Selected excerpt:
--- Begin ---

What's Wrong with the MPAA?

I've been wary of the MPAA ever since I saw the documentary This Film is Not Yet Rated. The MPAA, for y'all not aware, is the Motion Picture Association of America. You can find their ratings website here if you like to self censor.

Now, I will grudgingly admit that for a parent the idea of a rating system does make sense. I would want to know what my child would be seeing, and the MPAA, on a theoretical level, provides that service.

However, the MPAA isn't even good at its theoretical job in my opinion, and I'm here to tell you why. Keep up, we'll be delving into a place where logic has lost all footing.

The problems are as follows:

1) The MPAA uses similar words without exposition.
I did a quick survey of the ratings of the top 43 critical movies (as judged by their aggregate Rotten Tomatoes scores) and found some wonderful examples of the Association not coming off as very associated. The Devil Wears Prada was rated PG-13 for "some sensuality." The word sensual, to me, conjures up images of strawberries fed to each other and light music. Something to the effect of, "That's sensual, my love." Now, as a parent you're supposed to discern the difference between that rating and The Illusionist's PG-13 for "some sexuality." For good measure, The Illusionist has "violence" thrown in as a descriptor, meaning you can ratchet up the sensuality to full blown sexuality and chuck in some violence and you're still covered for a PG-13. As a big fan of words I'd guess the difference between sensual and sexual is some sort of actual flesh on screen. Thankfully this delineation can't be found anywhere on the site, so we're all left to guess.

Want more? The Queen is rated PG-13 for brief strong language. So for you moral police scoring at home, a few naughty words = strawberries = death + sex. They are all the same. Don't look behind the curtain. Move along, nothing to see here.

2) The MPAA describes things very oddly.
Rocky is rated PG for "boxing violence" and "some language." Boxing violence? Really? If I go to a movie about boxing there will be ... boxing? As a parent, if you don't know Rocky will have boxing violence your children should be whisked away from you in the dead of night. If the MPAA had just thrown a "violent" tag on there I wouldn't have had a lot of room to complain, but nope, let's all salute obviousness on the violence front. Also, note you can use "some language" but if it gets "strong" you are nailed with the PG-13. What is the difference, the actual scientific difference? Undefined. Unexplainable. Who knows?

Invincible gets a PG for "Sports Action" and "Mild Language." Sigh. Mild equals some but is less than strong. Got it. Sports action, crazy! A movie about football has sports action, which for the record, tells me precisely zero. I'd rather they tell me if the movie didn't have sports action. The Pursuit of Happyness gets a PG-13 with only one knock, "language." Now the equation reads: mild equals some, which is less than just plain old language or strong language. If a film gets the PG-13, shouldn't the language have to be "strong"? Is that too much to ask, one little standard on your brandishing of ratings? The real issue with Pursuit of Happyness is the homeless issue, but clearly the MPAA couldn't think of a great way to convey that. Would "homeless action" have worked, guys?

--- End ---

Problem requirements: Resume the essay criticizing MPAA film ratings, picking up right after its last sentence. The data that follow come from a separate source.

Record list:
--- Begin ---

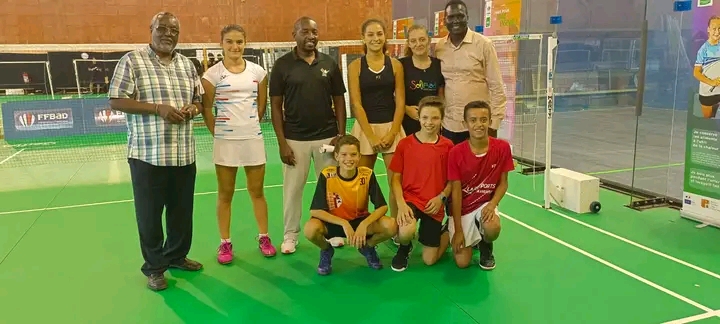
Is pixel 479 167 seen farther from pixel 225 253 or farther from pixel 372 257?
pixel 225 253

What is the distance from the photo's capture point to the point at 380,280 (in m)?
4.28

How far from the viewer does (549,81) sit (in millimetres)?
5836

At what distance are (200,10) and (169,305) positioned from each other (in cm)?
1170

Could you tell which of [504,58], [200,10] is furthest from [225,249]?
[200,10]

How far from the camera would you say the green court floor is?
3740 millimetres

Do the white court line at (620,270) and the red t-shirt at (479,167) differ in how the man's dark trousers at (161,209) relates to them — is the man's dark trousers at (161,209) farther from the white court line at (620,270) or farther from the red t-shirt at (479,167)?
the white court line at (620,270)

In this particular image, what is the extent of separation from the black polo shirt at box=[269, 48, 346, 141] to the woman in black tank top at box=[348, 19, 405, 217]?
18 cm

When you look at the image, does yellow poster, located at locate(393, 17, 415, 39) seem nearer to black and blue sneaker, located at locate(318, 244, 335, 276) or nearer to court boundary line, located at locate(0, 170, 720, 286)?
court boundary line, located at locate(0, 170, 720, 286)

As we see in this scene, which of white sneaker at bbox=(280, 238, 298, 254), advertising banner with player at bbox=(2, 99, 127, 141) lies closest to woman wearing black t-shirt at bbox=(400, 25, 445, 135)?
white sneaker at bbox=(280, 238, 298, 254)

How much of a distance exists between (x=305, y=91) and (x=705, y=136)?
3.77 m

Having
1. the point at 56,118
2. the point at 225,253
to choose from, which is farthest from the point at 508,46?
the point at 56,118

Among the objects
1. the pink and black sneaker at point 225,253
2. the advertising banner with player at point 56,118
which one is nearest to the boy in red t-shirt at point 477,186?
the pink and black sneaker at point 225,253

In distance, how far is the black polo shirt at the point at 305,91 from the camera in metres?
4.46

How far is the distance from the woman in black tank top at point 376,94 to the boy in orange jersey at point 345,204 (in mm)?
314
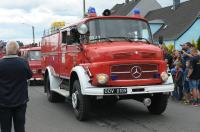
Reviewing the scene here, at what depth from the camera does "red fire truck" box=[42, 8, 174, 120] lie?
964 centimetres

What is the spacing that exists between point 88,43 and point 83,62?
502 mm

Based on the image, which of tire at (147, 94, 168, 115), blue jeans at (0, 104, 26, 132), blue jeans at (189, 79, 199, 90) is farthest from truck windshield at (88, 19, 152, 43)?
blue jeans at (0, 104, 26, 132)

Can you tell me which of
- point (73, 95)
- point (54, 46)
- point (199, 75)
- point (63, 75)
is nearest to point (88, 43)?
point (73, 95)

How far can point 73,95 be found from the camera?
34.5ft

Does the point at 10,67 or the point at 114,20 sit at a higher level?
the point at 114,20

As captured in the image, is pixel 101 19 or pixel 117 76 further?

--- End ---

Response to this exercise:
3) The MPAA is unclear when it gives any rating at all.
Here are five movies. Please tell me what they will be rated. I'm using the actual MPAA reason for rating, of course:
Movie A) Language, drug references, brief comic violence, crude and sexual humor
Movie B) Language, nudity, extremely crude and dangerous stunts
Movie C) Disturbing images, sensuality, intense sequences of frenetic violence and menace
Movie D) Intense sequences of violent action, a scene of torture, sexual content, nudity
Movie E) scenes of graphic violence, disturbing images

I will give you a zillion dollars (brief comic exaggeration) if you can go five for five based on the MPAA descriptions listed above. It's impossible. I would wager that even an employee of the MPAA couldn't do it based on the facts given. Why? Because they MAKE NO SENSE! I gave these examples to five coworkers in an extremely unscientific test and here are the results:

Movie A) Everyone correctly called the movie as PG-13. Kudos, my friends. The movie was Talladega Nights. I think the "brief comic violence" may have been the dead giveaway. Point for MPAA.
Movie B) Again, all five nailed it. The movie was Jackass 2, and I bet the stunts put it over the top for people.

So at this point the MPAA look like pretty clever folk. Not so fast, my friends, the rest of the test was much more brutal, perhaps because people used their established mental guidelines from the first two.

Movie C) The movie was Mission Impossible 3, and three nailed the PG-13. However there were guesses of R and PG too (believe it or not, some poor desensitized soul).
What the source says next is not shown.